Love’s odyssey in the tech age

In my early 20s, I too, set out on that great odyssey of True Love. A few years of being single later, I hesitantly made a profile on OkCupid.
Image used for representational purpose only (Photo | AP)
Image used for representational purpose only (Photo | AP)

"She must have found him on Tinder or something,” someone in the room said dismissively. I was at a family dinner and the topic of someone’s aborted wedding was gingerly brought up.

Turns out all the wedding preparations revealed to the future bride and groom in question, that they were, in fact, not compatible at all.

And so they broke up and now here was someone gossiping about it in a living room and there I was quietly stuffing my face with biryani hoping no one asked whether I was on Tinder. Cause, obviously, I was. 

In my early 20s, I too set out on that great odyssey of True Love. A few years of being single later, I hesitantly made a profile on OkCupid.

The online dating scene in 2012 was a little wanting.

Outside of that brief sojourn on the internet, I mostly met folks who I would go on to date (briefly) through “real life”.

Needless to say, a few more years of being on and off dating apps and meeting a few oddballs (mostly oddballs) the odyssey devolved into more of a casual recce for Maybe Just Some Company for A Movie.

Cut to 2020, when most of my friends are on or have been one or the other dating apps. There really seem to be no other avenues to meet new folks, outside of the internet.
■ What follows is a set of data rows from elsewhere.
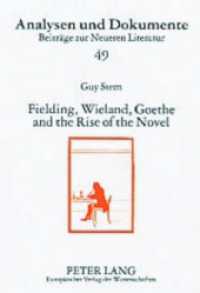 Fielding, Wieland, Goethe, and the Rise of the Novel (Analysen und Dokumente .49) （2004. 21 cm）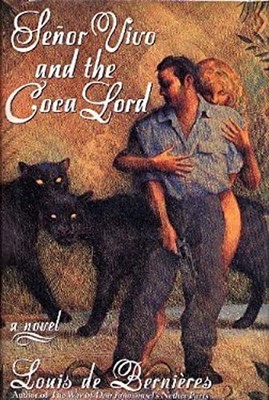 Senor Vivo and the Coca Lord Hardcover Louis de Bernieres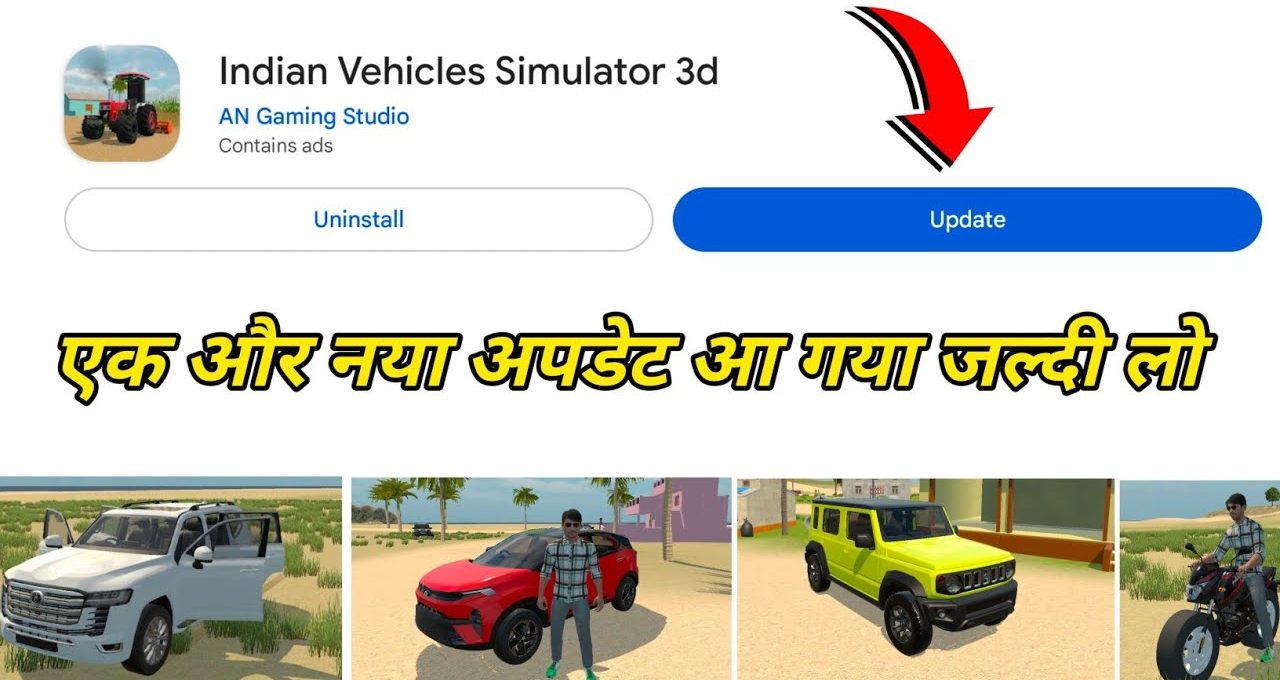 Indian Vehicles Simulator 3D app store update banner showing new vehicles and characters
There seems to be a pattern to all our experiences.

We’re bored, we feel like we’ll die single and unloved, there’s extra data on your phone so you download a battery-draining dating app.

You’re excited. Maybe this is the time you find someone. You open the app, which now asks you a billion questions to fill out.

Okay, small price for potentially big reward, you say to yourself and fill it out.

You’re ready to go. An hour later, with your thumb aching with all the disappointing swiping, you want to cry into the pillow—there’s really no one out there for you. You put the phone aside. Whatever. 

You come back to the app of course, because it’s there, because it’s feeding into the hope that maybe this time something’s different.

It’s all about numbers, after all, and you have to weed out the bad from the good. You meet a couple of promising folks in person only to either not get along, or get along really well and have it inexplicably fizzle out.

The emotional fatigue of dating apps is real. You’re on them because there’s the great capitalist promise of more.

Irrespective of whether you’re in a relationship or not, the apps seem to whisper into your ear: there might be someone else who is better for you. 

But I’m here to make a case for dating apps, not against them.

For one, it really is opening up our worlds. We’re meeting and talking to folks who we may not have known existed in a non-technological universe.

Newer apps are trying to mitigate the harassment women often face on these apps by letting them dictate the communication.

Friends around me are meeting more people, making friends, inching closer to knowing what they really want and some of them are getting married after meeting on an app.

This old notion that everyone on the internet is a fraud and out to scam you needs a serious makeover. So, while I ate my biryani silently, I wanted to say “good riddance!” Good riddance indeed to the relationship that was no longer serving two people (who seemed to know what they wanted and took the brave decision to work towards it), not the app that gave them the chance to meet.